My experience is not unique. Those of us who have been around the block a few times know people who have survived breast cancer and people who have died from it. Why the differences in results from person to person?
Part of the reason is that breast cancer is really several different diseases. There are four major types of the disease, with variations in those four categories. The four major types have the challenging names of basal-like, luminal A, luminal B and HER2-enriched.
Recently researchers announced a step forward in studying the different types of breast cancer, a step toward coming up with better treatments down the road.
Matthew Meyerson is one of the authors of a major paper published in the journal Nature. He is a researcher with the Dana Farber Cancer Institute in Boston. He talked to National Public Radio about a project he and many other researchers completed studying 825 breast cancer patients.
“We basically studied the genomes of breast cancers from each of these women in comparison to the genomes of the rest of their bodies,” Meyerson said to NPR.
As more knowledge about cancers accumulates, treatments can evolve in a positive direction. For example, certain genetic mutations may be behind basal-like breast cancer and ovarian cancer, especially in certain women. For them, it may be that future treatments could use ovarian cancer drugs for breast cancer treatment.

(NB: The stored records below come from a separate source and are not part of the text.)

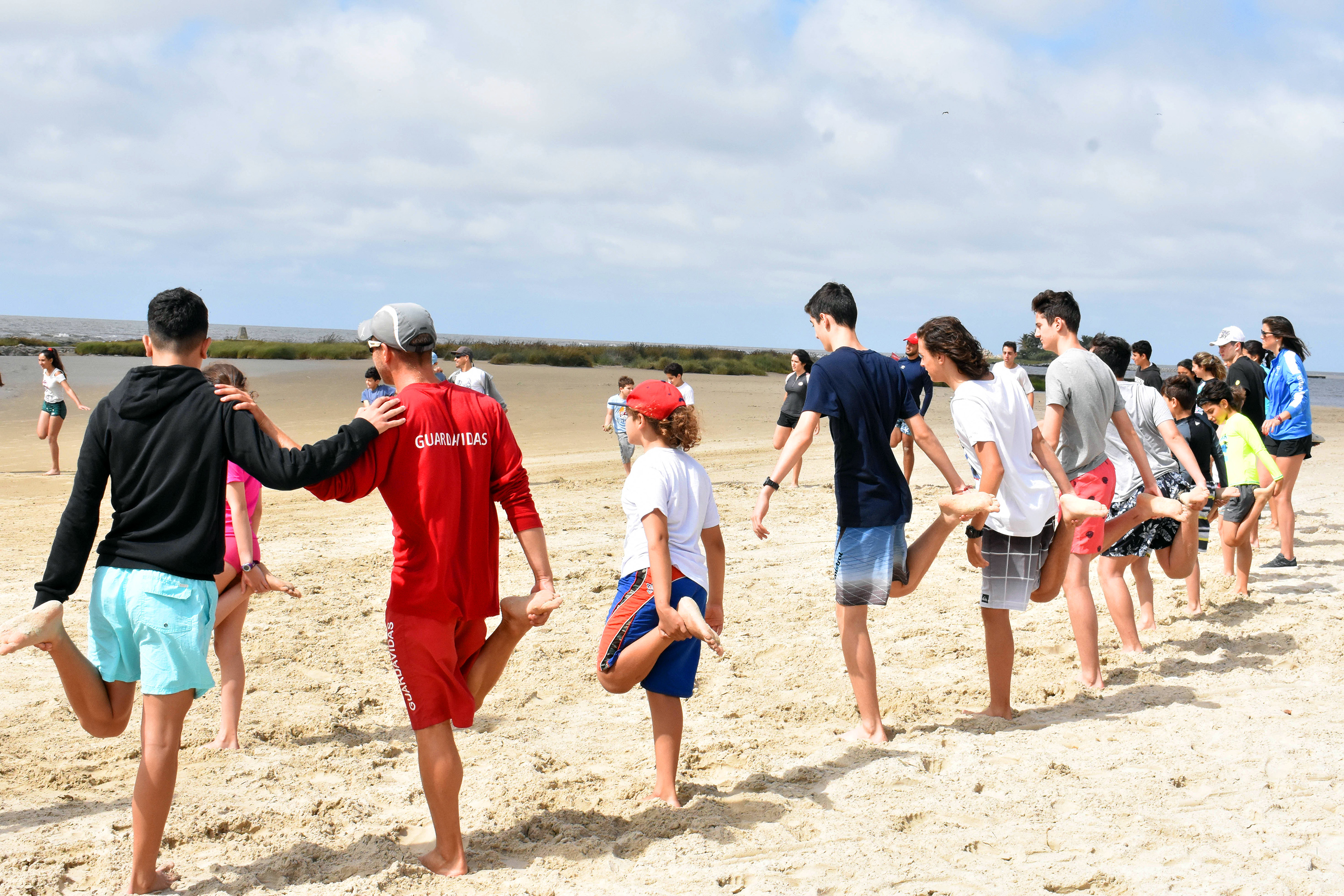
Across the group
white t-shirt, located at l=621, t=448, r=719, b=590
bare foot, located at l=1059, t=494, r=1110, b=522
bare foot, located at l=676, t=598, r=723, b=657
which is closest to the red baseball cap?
white t-shirt, located at l=621, t=448, r=719, b=590

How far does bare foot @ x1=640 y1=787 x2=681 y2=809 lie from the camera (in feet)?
12.5

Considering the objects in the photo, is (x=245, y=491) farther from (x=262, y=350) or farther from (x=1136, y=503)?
(x=262, y=350)

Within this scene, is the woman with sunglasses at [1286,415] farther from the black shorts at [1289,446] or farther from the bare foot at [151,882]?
the bare foot at [151,882]

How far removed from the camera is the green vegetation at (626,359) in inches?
1875

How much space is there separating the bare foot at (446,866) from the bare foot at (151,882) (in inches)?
32.7

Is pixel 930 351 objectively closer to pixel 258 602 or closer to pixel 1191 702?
pixel 1191 702

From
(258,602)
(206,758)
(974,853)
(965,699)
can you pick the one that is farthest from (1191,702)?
(258,602)

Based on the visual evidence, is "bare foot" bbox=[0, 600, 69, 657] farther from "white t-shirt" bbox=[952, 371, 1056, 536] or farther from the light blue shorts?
"white t-shirt" bbox=[952, 371, 1056, 536]

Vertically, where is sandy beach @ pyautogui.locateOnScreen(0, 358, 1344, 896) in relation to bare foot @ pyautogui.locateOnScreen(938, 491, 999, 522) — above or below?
below

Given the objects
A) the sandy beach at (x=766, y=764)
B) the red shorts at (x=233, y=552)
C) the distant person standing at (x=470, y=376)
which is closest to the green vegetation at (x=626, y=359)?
the distant person standing at (x=470, y=376)

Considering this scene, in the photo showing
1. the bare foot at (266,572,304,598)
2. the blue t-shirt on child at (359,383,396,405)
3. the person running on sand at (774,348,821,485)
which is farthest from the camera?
the person running on sand at (774,348,821,485)

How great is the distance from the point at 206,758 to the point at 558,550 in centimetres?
463

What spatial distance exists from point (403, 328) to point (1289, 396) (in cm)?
780

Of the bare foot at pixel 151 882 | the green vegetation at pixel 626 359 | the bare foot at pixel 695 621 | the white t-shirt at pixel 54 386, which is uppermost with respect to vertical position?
the green vegetation at pixel 626 359
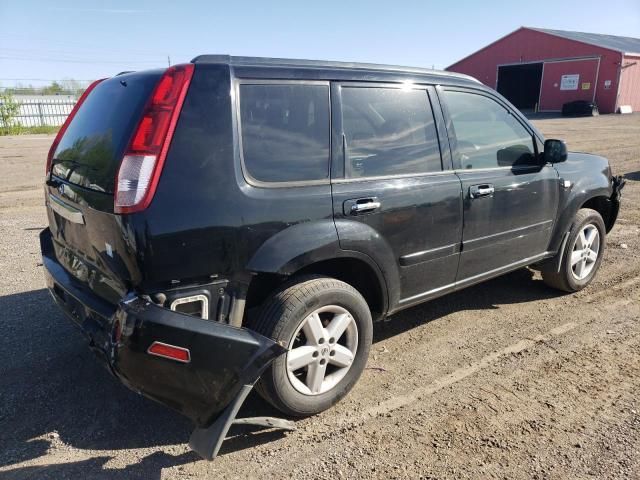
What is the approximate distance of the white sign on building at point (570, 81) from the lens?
3606cm

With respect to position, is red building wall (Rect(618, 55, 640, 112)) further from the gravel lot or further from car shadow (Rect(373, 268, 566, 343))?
the gravel lot

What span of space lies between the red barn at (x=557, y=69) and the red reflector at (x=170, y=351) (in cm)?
3970

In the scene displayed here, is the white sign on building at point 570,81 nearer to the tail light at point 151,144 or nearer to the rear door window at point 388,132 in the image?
the rear door window at point 388,132

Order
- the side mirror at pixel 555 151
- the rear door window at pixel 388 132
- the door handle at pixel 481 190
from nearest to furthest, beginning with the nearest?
the rear door window at pixel 388 132
the door handle at pixel 481 190
the side mirror at pixel 555 151

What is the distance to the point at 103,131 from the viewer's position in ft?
8.76

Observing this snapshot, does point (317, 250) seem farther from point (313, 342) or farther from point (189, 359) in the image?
A: point (189, 359)

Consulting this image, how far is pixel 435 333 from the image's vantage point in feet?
12.8

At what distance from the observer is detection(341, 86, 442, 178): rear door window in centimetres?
298

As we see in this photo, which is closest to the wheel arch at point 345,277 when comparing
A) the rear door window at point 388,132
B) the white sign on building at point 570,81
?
the rear door window at point 388,132

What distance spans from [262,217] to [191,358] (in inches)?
30.1

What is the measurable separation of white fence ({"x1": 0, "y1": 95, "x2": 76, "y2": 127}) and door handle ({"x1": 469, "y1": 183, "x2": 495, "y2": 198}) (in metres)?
27.5

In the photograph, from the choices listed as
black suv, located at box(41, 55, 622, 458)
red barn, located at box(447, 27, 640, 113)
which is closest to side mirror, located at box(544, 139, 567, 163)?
black suv, located at box(41, 55, 622, 458)

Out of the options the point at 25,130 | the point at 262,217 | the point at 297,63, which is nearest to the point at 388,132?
the point at 297,63

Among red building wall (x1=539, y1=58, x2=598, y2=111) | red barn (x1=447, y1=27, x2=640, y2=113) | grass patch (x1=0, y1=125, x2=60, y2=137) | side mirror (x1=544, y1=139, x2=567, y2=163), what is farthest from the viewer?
red building wall (x1=539, y1=58, x2=598, y2=111)
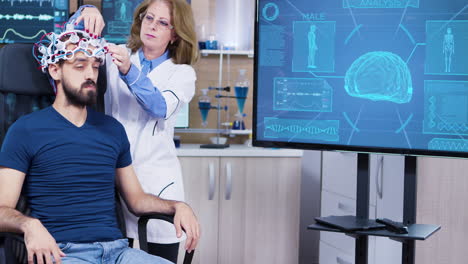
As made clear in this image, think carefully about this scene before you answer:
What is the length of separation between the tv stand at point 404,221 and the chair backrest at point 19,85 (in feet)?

In the language of these matters, patients and researchers alike hope for a “silver bullet” that could be used in treatment, a medication or therapy plan that would make all the difference in survival rates. But Meyerson cautions that recent research, while promising, is a long way from anything like a silver bullet.

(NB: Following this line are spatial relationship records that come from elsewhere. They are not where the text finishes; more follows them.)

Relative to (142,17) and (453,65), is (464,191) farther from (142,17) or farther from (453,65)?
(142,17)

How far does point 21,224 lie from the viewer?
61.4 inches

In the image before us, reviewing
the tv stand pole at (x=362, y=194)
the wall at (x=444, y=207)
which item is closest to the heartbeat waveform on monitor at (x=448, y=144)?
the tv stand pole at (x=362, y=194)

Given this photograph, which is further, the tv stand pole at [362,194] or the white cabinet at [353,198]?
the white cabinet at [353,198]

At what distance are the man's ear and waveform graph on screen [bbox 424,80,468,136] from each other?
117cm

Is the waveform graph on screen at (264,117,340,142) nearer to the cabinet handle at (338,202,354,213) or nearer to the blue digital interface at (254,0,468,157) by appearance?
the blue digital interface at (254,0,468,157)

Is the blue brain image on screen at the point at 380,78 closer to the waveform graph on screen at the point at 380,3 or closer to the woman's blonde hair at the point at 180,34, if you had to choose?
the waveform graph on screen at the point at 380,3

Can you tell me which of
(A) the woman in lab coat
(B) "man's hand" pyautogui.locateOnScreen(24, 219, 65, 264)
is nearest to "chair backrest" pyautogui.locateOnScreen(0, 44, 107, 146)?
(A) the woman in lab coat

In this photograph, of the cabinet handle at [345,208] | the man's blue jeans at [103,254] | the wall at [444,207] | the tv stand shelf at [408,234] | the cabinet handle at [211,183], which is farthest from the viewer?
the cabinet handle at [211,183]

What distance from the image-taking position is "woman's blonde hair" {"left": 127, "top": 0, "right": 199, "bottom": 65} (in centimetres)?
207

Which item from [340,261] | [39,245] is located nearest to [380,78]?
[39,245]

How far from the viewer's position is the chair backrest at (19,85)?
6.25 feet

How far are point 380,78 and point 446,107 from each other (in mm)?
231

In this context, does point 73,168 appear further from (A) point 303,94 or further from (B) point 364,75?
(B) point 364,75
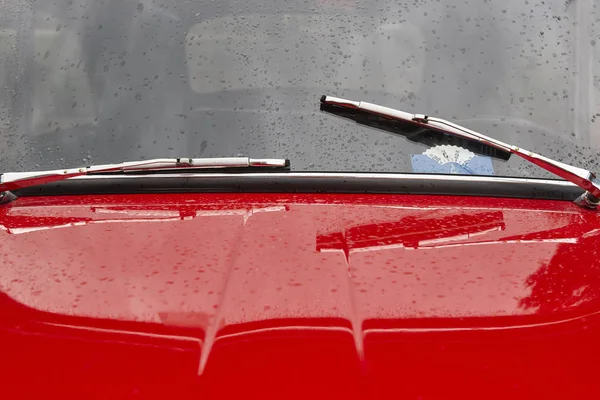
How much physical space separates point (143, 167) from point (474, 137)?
89 centimetres

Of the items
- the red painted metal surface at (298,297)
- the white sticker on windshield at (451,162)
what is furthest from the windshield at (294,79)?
the red painted metal surface at (298,297)

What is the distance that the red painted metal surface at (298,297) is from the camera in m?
1.16

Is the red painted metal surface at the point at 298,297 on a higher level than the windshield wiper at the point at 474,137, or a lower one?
lower

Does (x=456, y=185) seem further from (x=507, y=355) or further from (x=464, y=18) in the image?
(x=507, y=355)

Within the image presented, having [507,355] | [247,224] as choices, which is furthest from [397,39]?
[507,355]

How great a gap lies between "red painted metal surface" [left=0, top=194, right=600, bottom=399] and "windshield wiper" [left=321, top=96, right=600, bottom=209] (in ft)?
0.25

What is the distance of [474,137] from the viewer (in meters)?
1.78

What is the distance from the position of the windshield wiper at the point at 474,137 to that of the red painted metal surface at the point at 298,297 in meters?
0.07

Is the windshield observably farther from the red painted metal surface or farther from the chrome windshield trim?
the red painted metal surface

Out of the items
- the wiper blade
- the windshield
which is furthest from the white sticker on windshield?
the wiper blade

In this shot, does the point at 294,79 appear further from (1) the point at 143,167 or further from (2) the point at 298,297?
(2) the point at 298,297

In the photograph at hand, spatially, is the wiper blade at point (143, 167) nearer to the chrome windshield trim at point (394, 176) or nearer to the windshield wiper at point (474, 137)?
the chrome windshield trim at point (394, 176)

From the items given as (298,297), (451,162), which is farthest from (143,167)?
(451,162)

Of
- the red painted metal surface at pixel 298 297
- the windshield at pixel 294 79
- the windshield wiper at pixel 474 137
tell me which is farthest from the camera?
the windshield at pixel 294 79
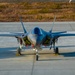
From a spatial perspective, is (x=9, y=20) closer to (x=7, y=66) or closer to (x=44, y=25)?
(x=44, y=25)

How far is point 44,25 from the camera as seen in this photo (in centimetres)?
2548

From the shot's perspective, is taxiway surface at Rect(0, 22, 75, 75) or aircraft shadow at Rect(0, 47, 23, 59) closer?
taxiway surface at Rect(0, 22, 75, 75)

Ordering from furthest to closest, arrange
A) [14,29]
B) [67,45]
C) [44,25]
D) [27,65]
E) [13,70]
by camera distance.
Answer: [44,25], [14,29], [67,45], [27,65], [13,70]

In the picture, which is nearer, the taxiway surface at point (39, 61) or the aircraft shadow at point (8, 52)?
the taxiway surface at point (39, 61)

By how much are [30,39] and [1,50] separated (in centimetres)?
314

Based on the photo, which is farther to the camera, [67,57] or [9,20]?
[9,20]

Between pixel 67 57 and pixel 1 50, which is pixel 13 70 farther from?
pixel 1 50

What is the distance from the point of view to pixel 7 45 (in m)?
17.8

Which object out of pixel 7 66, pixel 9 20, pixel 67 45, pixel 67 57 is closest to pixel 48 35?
pixel 67 57

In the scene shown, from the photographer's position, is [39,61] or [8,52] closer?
[39,61]

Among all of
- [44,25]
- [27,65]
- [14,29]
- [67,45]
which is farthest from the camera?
[44,25]

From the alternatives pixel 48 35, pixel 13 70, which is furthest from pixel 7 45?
pixel 13 70

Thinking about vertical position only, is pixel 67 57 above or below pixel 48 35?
below

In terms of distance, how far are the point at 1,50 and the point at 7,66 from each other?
137 inches
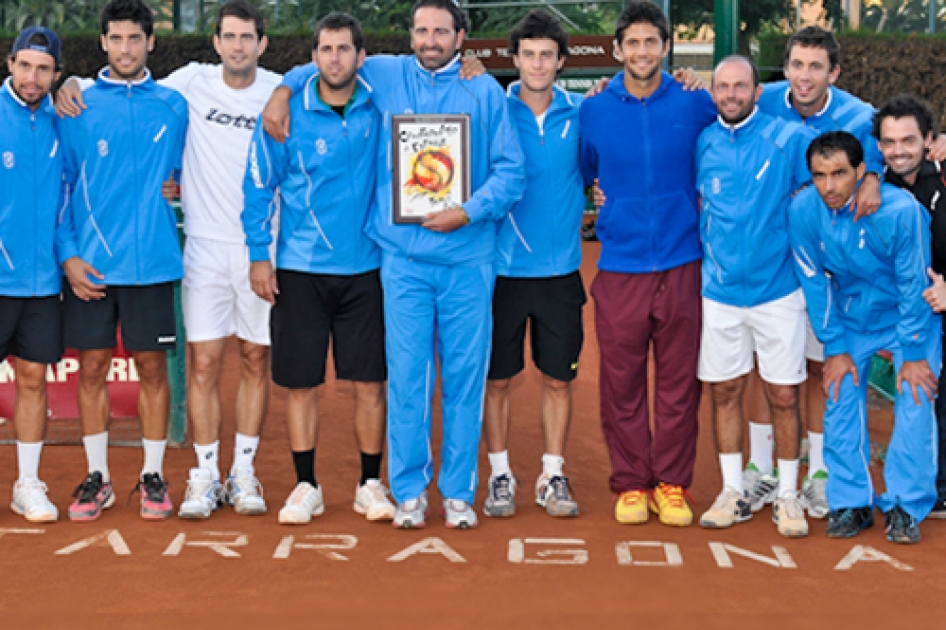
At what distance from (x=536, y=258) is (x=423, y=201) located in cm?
62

“I think in the end, to treat cancer, we’re going to be developing a lot of specific silver bullets, but we’ll need to use them in combination,” he said.
The lead author on the published study also used the metaphor of silver bullets. He said the disease is complicated, but progress is being made.
“The bad news is that (breast cancer) is complicated. And we have to figure out which bullet is to be used, where and when,” said Charles Perou of the University of North Carolina, speaking with NPR.
Unfortunately, it may be years before treatment is changed. That’s often the way with science: good work on the research frontier may come years before practical applications are developed for real-world difference in things like medical treatment. That’s the case in part because research must run down many avenues simultaneously, some of which will yield fruitful results and some of which simply won’t.
“(Doing) genomic screening, that’s not the end goal,” said Fran Visco of the National Breast Cancer Coalition. “That is simply a tool, a step on the way to figuring out how to save lives.”
Visco is brutally honest about where we stand with respect to breast cancer treatment and the recent research.
“We have to be careful what we celebrate. And we have to be careful what we consider to be a success. We are nowhere near success,” Visco said to NPR.
Starting with an optimistic frame of mine, Perou said he thinks the new research might translate into treatment differences in two to five years. The most likely scenario is that treatment would first change for luminal breast cancer, the most common type. That’s the case because it has comparatively few mutations.
According to the American Cancer Society, about 40,000 women die each year from breast cancer. That makes the malignancy second only to lung cancer in terms of deadly effects. Let’s hope the treatments for breast cancer improve at a record-breaking pace.